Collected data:
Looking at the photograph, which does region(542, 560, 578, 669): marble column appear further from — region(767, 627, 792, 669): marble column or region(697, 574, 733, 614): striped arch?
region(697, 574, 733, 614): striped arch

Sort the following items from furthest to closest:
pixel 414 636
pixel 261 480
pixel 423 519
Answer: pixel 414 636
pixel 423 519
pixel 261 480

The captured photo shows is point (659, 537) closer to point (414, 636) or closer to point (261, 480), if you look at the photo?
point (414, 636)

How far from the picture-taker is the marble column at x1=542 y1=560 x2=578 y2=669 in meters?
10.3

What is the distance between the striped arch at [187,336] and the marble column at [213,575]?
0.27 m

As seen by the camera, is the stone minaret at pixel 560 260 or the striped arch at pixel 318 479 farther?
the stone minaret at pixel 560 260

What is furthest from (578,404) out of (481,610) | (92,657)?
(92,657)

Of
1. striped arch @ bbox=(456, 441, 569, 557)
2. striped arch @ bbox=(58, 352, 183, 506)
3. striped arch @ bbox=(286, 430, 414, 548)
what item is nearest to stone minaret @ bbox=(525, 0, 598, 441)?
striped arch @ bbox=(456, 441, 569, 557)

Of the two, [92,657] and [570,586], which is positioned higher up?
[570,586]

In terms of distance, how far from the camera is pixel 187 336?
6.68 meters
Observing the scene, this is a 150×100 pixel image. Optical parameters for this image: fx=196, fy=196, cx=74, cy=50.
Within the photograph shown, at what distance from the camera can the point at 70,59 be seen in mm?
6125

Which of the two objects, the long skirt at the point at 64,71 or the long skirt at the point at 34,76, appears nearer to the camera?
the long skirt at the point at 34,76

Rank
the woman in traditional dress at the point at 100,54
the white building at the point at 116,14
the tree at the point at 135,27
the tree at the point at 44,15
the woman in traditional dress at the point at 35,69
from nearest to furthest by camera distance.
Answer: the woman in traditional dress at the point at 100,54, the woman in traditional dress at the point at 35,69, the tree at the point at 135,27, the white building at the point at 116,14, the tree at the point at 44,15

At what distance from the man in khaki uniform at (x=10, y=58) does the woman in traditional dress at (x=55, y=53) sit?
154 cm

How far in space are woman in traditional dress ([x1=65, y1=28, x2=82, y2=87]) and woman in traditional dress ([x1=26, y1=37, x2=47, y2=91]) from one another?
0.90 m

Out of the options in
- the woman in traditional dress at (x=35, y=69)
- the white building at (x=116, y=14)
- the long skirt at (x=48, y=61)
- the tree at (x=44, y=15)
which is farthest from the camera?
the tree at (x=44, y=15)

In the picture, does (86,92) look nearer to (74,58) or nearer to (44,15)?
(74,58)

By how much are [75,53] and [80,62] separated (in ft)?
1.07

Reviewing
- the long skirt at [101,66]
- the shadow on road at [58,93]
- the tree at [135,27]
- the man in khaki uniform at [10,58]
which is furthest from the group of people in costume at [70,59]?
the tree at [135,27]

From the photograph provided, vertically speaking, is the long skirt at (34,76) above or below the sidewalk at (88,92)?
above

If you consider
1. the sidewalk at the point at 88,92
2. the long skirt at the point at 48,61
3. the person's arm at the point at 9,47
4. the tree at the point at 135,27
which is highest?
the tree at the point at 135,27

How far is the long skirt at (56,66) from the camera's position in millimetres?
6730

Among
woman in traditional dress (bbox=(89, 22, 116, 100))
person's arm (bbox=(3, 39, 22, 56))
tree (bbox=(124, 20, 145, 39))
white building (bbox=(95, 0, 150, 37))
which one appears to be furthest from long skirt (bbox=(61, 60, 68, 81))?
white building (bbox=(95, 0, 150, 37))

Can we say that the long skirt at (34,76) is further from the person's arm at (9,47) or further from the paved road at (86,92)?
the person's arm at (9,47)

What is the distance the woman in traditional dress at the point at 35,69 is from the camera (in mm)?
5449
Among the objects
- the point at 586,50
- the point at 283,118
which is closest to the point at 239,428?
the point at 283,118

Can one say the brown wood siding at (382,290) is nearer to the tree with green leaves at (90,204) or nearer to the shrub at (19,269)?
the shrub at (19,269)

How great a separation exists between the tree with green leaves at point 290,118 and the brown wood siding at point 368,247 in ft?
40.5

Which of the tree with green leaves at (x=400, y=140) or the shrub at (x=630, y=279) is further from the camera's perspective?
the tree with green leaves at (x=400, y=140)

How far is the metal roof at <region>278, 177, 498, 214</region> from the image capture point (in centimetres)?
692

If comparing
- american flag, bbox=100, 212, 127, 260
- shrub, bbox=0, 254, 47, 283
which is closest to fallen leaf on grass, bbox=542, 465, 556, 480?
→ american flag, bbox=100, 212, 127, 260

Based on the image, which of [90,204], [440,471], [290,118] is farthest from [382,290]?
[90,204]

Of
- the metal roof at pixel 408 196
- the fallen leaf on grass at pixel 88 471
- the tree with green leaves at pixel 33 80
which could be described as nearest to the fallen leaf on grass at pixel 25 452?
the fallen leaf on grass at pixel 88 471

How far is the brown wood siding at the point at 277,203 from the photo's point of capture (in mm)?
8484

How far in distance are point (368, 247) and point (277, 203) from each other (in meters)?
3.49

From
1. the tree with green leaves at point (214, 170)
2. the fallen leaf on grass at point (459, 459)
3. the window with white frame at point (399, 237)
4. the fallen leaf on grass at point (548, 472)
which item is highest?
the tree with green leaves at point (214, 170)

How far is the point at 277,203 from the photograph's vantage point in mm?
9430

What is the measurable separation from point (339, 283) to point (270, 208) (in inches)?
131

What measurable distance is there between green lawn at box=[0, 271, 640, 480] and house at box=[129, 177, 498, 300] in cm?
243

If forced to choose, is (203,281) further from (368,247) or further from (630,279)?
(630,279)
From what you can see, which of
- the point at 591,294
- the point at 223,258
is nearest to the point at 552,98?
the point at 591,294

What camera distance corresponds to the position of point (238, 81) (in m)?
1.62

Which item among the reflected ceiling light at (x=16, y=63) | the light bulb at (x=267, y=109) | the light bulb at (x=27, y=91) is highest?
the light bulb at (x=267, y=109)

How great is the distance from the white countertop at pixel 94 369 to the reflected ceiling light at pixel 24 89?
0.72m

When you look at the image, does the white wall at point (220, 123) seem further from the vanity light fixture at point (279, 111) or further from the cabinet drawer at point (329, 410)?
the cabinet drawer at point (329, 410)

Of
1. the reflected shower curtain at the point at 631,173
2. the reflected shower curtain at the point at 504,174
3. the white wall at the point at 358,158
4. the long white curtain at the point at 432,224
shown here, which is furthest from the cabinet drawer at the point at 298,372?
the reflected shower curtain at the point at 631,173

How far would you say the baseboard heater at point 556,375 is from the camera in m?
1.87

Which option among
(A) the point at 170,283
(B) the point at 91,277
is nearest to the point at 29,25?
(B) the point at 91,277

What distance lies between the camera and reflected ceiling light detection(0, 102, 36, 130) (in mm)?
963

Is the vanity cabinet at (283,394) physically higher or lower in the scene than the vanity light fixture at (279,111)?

> **Work required**: Return, word for word, each line from the line that contains "What measurable distance" to the end of the listing above; include both end lines and nothing else.

> **Written solution**:
What measurable distance is there between green lawn at box=[0, 271, 640, 480] and house at box=[129, 177, 498, 300] in cm?
243

If forced to choose, is (203,281) further from (368,247) or further from (630,279)?
(630,279)
From what you can see, which of
- the point at 591,294
- the point at 223,258
is nearest to the point at 552,98?
the point at 591,294

What camera distance corresponds to the position of point (238, 81) (in m)?
1.62

Which item among the reflected ceiling light at (x=16, y=63) | the light bulb at (x=267, y=109) | the light bulb at (x=27, y=91) is highest?
the light bulb at (x=267, y=109)

How great is the distance from the white countertop at pixel 94 369 to the reflected ceiling light at pixel 24 89?
0.72m

When you look at the image, does the white wall at point (220, 123) seem further from the vanity light fixture at point (279, 111) or further from the cabinet drawer at point (329, 410)?
the cabinet drawer at point (329, 410)

Of
1. the reflected shower curtain at the point at 631,173
2. the reflected shower curtain at the point at 504,174
3. the white wall at the point at 358,158
4. the long white curtain at the point at 432,224
shown here, which is furthest from the cabinet drawer at the point at 298,372?
the reflected shower curtain at the point at 631,173

How far would you say the baseboard heater at point 556,375 is from the camera in m?
1.87

Which option among
(A) the point at 170,283
(B) the point at 91,277
is nearest to the point at 29,25?
(B) the point at 91,277

What distance lies between the camera and reflected ceiling light detection(0, 102, 36, 130) (in mm)?
963

Is the vanity cabinet at (283,394) physically higher or lower in the scene than the vanity light fixture at (279,111)?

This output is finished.